Filter by chromosome and/or position

The --regions flag takes input chromosome and/or position coordinates to filter the .vcf.

If we wanted to restrict to chromosome 5:

bcftools view --regions 5 NA20536.vcf.gz 
CHROM POS ID REF ALT QUAL FILTER INFO FORMAT NA20536
5 40417 esv3603720;esv3603721 G , 100 PASS AC=0,0;AF=0.000199681,0.000798722;AN=2;CS=DUP_uwash;END=176437;NS=2504;SVTYPE=CNV;DP=16231;EAS_AF=0,0;AMR_AF=0,0;AFR_AF=0,0;EUR_AF=0,0.003;SAS_AF=0.001,0.001;VT=SV;EX_TARGET GT 0|0
5 124186 esv3603731 T 100 PASS AC=0;AF=0.000199681;AN=2;CS=DUP_gs;END=163795;NS=2504;SVTYPE=DUP;DP=19153;EAS_AF=0;AMR_AF=0;AFR_AF=0;EUR_AF=0.001;SAS_AF=0;VT=SV;EX_TARGET GT 0|0
5 143490 rs142208662 C T 100 PASS AC=0;AF=0.00279553;AN=2;NS=2504;DP=19664;EAS_AF=0;AMR_AF=0.0014;AFR_AF=0.0098;EUR_AF=0;SAS_AF=0;AA=c|||;VT=SNP;EX_TARGET GT 0|0
5 151721 rs148716910 G A 100 PASS AC=0;AF=0.00279553;AN=2;NS=2504;DP=18789;EAS_AF=0;AMR_AF=0.0014;AFR_AF=0.0098;EUR_AF=0;SAS_AF=0;AA=G|||;VT=SNP;EX_TARGET GT 0|0
5 156288 rs193920840 C T 100 PASS AC=0;AF=0.000199681;AN=2;NS=2504;DP=17617;EAS_AF=0;AMR_AF=0;AFR_AF=0;EUR_AF=0;SAS_AF=0.001;AA=C|||;VT=SNP;EX_TARGET GT 0|0
5 162045 rs568109142 G A 100 PASS AC=0;AF=0.000199681;AN=2;NS=2504;DP=15391;EAS_AF=0.001;AMR_AF=0;AFR_AF=0;EUR_AF=0;SAS_AF=0;AA=G|||;VT=SNP;EX_TARGET GT 0|0
. . . . . . . . . .

And if we were interested in a specific region (let’s say chromosome 10, anywhere between positions 800000:900000):

bcftools view --regions 10:800000-900000 NA20536.clinvar.vcf.gz
CHROM POS ID REF ALT QUAL FILTER INFO FORMAT NA20536
10 859076 rs144565605 T C 100 PASS AC=0;AF=0.000199681;AN=2;NS=2504;DP=15608;EAS_AF=0;AMR_AF=0;AFR_AF=0.0008;EUR_AF=0;SAS_AF=0;AA=T|||;VT=SNP;EX_TARGET GT 0|0
10 860990 rs144883024 G A 100 PASS AC=0;AF=0.00259585;AN=2;NS=2504;DP=18990;EAS_AF=0;AMR_AF=0.0014;AFR_AF=0.0091;EUR_AF=0;SAS_AF=0;AA=G|||;VT=SNP;EX_TARGET GT 0|0
10 871816 rs79707128 T A 100 PASS AC=0;AF=0.0211661;AN=2;NS=2504;DP=21039;EAS_AF=0;AMR_AF=0.0058;AFR_AF=0.0703;EUR_AF=0;SAS_AF=0.0092;AA=T|||;VT=SNP;EX_TARGET GT 0|0

Format translated genotype output

bcftools query will output contents of the .vcf in text format.
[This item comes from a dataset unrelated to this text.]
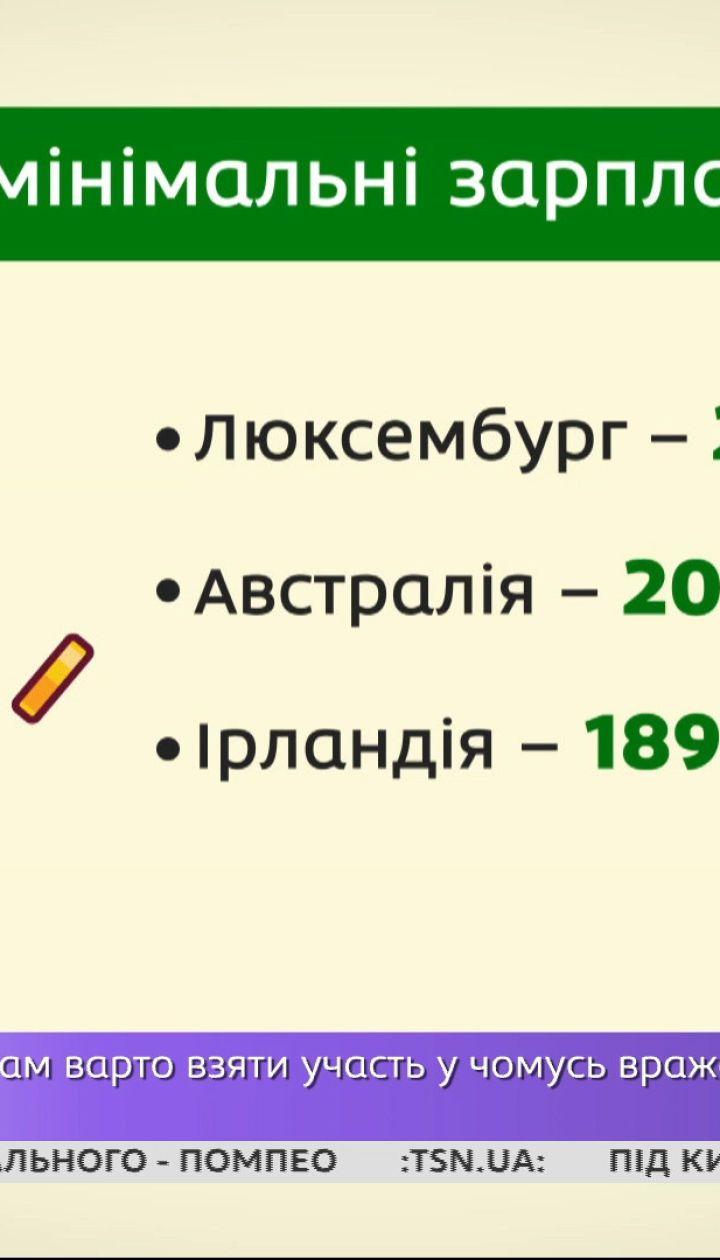 Україна очолила світовий рейтинг зростання мінімальної заробітної плати – економічні новини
The contents can be specified in a string that includes fields to extract, separators, and line endings.

In this scenario, we’ll pull out the ID (RSID), chromosome, position, a translated genotype, and the “type” (SNP, INDEL, etc.) in tab-separated format:

bcftools query -f "%ID\t%CHROM\t%POS[\t%TGT]\t%TYPE\n" NA20536.clinvar.vcf.gz
ID CHROM POS GT TYPE
rs41285790 1 865628 G|G SNP
rs113383096 1 879481 G|G SNP
rs112433394 1 880944 G|G SNP
rs113226136 1 887409 G|G SNP
rs112966263 1 887989 A|A SNP
rs58931985 1 889450 C|C SNP
. . . . .

Merge vcf files together

bcftools merge will combine data from multiple files.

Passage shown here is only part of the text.